Tribunal Administratif de Montpellier — Décision N° TA34-2500069

vendredi 13 juin 2025

JuridictionTribunal Administratif de Montpellier
SectionTribunal Administratif de Montpellier
N° DossierTA34-2500069
TypeDécision
RecoursPlein contentieux
PublicationD
Avocat requérantSCP LEVY-BALZARINI-SAGNES-SERRE

Résumé IA

Le Tribunal Administratif de Montpellier, statuant en référé, a ordonné une expertise à la demande de la commune de Vias concernant les malfaçons et désordres affectant la salle de spectacles du théâtre de l'Ardaillon. La mesure a été jugée utile pour déterminer l'origine des désordres et les responsabilités encourues, sans préjuger du fond du droit. Plusieurs parties, dont des sociétés et leurs assureurs, ont formulé des protestations et réserves, mais le juge a fait droit à la demande d'expertise sur le fondement de l'article R. 532-1 du code de justice administrative. Les conclusions des parties tendant à l'application de l'article L. 761-1 du même code ont été rejetées.

Texte intégral

Vu la procédure suivante :

Par une requête et des mémoires, enregistrés le 7 janvier, 10 février, 17 mars, 2 avril et 26 mai 2025, la commune de Vias (Hérault), représentée par son maire en exercice par Me Cros, avocat, membre de la société d'exercice libéral à responsabilité limitée (SELARL) Gil-Cros-Crespy, demande au juge des référés d'ordonner une expertise aux fins de déterminer l'origine et les causes des malfaçons et désordres affectant la salle de spectacles du théâtre de l'Ardaillon située sur son territoire.

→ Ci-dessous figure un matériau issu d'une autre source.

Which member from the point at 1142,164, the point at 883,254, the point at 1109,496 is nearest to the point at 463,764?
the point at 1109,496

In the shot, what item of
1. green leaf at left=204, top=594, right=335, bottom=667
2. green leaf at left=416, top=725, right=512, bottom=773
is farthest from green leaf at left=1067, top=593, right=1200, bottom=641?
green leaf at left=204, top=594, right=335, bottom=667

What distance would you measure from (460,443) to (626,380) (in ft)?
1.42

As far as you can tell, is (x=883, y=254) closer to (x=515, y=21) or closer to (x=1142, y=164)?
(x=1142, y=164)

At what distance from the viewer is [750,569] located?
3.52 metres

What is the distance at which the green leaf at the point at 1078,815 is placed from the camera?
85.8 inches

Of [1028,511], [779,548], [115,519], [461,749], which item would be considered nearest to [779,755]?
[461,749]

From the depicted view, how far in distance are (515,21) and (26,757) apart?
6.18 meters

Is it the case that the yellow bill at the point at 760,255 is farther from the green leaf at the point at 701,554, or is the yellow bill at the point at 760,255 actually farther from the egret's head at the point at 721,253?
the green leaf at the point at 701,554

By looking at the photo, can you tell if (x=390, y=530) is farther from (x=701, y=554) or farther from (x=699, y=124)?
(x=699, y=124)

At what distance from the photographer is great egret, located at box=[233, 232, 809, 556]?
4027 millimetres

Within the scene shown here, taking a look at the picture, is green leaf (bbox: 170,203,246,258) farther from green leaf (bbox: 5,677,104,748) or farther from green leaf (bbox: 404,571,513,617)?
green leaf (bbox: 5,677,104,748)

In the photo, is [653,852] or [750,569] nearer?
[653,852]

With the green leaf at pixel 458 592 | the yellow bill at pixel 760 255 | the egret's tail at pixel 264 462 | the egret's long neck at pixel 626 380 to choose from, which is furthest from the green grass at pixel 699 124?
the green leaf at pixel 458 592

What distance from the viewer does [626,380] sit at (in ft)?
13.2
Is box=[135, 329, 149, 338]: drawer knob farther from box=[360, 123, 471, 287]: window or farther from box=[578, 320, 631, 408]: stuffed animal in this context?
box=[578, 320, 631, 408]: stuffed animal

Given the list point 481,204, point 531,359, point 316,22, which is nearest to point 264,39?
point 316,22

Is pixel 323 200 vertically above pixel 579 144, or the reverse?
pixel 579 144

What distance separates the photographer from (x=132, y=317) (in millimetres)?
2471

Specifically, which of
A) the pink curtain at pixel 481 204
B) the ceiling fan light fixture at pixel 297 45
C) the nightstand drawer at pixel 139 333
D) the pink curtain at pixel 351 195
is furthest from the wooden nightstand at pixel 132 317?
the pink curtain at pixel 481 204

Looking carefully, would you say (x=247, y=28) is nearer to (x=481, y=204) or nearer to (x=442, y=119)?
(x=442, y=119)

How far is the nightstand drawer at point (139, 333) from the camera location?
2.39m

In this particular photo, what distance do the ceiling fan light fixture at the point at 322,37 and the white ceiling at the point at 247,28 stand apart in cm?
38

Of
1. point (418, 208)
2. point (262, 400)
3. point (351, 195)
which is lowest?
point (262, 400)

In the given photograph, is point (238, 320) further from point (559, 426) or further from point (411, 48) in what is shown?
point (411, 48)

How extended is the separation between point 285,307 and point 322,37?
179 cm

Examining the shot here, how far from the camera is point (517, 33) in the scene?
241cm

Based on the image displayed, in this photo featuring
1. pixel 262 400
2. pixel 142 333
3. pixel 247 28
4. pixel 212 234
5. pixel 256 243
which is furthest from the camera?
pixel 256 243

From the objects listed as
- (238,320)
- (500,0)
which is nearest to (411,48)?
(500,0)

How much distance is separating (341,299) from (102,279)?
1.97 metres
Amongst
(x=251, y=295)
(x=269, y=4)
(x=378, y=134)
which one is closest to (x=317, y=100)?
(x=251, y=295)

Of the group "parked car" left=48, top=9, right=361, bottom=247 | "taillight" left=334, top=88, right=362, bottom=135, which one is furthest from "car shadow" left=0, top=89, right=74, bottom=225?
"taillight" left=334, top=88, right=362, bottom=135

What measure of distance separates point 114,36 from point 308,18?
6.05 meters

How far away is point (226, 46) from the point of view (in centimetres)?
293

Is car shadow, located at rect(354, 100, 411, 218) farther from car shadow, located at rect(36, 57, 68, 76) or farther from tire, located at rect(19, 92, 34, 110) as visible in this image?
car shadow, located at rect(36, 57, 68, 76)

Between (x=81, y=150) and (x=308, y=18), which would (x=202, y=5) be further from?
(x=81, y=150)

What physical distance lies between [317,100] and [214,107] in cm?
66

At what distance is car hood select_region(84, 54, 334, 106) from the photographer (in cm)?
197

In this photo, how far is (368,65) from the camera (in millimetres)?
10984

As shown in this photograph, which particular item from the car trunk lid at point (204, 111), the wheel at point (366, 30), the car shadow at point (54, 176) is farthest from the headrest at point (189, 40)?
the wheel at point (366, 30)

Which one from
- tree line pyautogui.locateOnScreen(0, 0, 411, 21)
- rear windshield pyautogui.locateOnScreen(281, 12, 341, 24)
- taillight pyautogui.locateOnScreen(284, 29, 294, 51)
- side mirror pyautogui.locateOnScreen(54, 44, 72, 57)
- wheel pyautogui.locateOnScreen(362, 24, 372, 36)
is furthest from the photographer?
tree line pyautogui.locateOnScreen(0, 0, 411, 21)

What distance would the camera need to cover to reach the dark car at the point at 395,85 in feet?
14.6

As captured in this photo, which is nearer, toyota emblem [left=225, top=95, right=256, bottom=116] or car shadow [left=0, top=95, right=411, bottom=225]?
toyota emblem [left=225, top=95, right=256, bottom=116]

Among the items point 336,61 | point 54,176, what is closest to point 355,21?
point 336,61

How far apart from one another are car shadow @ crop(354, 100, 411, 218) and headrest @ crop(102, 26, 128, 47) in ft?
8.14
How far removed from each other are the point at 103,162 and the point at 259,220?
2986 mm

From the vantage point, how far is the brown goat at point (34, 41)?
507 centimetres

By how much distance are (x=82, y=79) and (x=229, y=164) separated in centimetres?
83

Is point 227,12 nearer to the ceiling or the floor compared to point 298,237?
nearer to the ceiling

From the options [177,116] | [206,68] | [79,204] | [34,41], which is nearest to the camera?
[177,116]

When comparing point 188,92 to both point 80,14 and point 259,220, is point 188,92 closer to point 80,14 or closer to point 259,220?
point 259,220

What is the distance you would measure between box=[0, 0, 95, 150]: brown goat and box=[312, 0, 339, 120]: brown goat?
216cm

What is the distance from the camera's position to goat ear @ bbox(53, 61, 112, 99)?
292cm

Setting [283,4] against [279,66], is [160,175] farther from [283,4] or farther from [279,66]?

Elle soutient que l'expertise est utile pour déterminer les garanties et responsabilités encourues ainsi que les travaux de nature à remédier aux désordres et malfaçons constatés.

Par un mémoire enregistré, le 22 janvier 2025, la compagnie d'assurances SMA BTP assureur de la société par actions simplifiée (SAS) Alpha Service, représentée par Me Vallet, avocate, membre de la société civile professionnelle (SCP) Coste-Daude-Vallet-Lambert, conclut à ce qu'il soit pris acte de ses protestations et réserves d'usage quant à la mesure d'expertise sollicitée.

Par un mémoire enregistré, le 27 janvier 2025, la société par actions simplifiée à associé unique (SASU) Bernard Brignon, représentée par Me Garcia, avocate, conclut, à titre principal, au rejet de la demande, à titre subsidiaire, à ce qu'il soit pris acte de ses protestations et réserves d'usage quant à la mesure d'expertise sollicitée.

Par un mémoire enregistré, le 30 janvier 2025, la société à responsabilité limitée (SARL) Peytavin Claveau de Lima, représentée par Me Sagnes, avocat, membre de la SCP Levy-Balzarini-Sagnes-Serre-Lefebvre conclut à ce qu'il soit donné acte de ses plus expresses protestations et réserves d'usage sur la mesure d'expertise sollicitée.

Par un mémoire enregistré, le 6 février 2025, la SAS Landragin, représentée par Me Callens, avocat, membre de la SCP BCEP Avocats Associés, conclut à ce qu'il lui soit donné acte de ses plus expresses protestations et réserves à l'endroit de la mesure d'expertise sollicitée.

Par un mémoire enregistré, le 27 février 2025, la société anonyme (SA) Sud Etanchéité et son assureur la SA Axa France Iard, représentées par Me Bergant, avocat, membre de la SELARL Phare Avocats, conclut, à titre principal, au rejet de la demande et à ce que la commune de Vias soit condamnée à leur verser la somme de 3 000 euros au titre de l'article L. 761-1 du code de justice administrative, à titre subsidiaire, à ce qu'il leur soit donné acte de leurs plus expresses protestations et réserves à l'endroit de la mesure d'expertise sollicitée.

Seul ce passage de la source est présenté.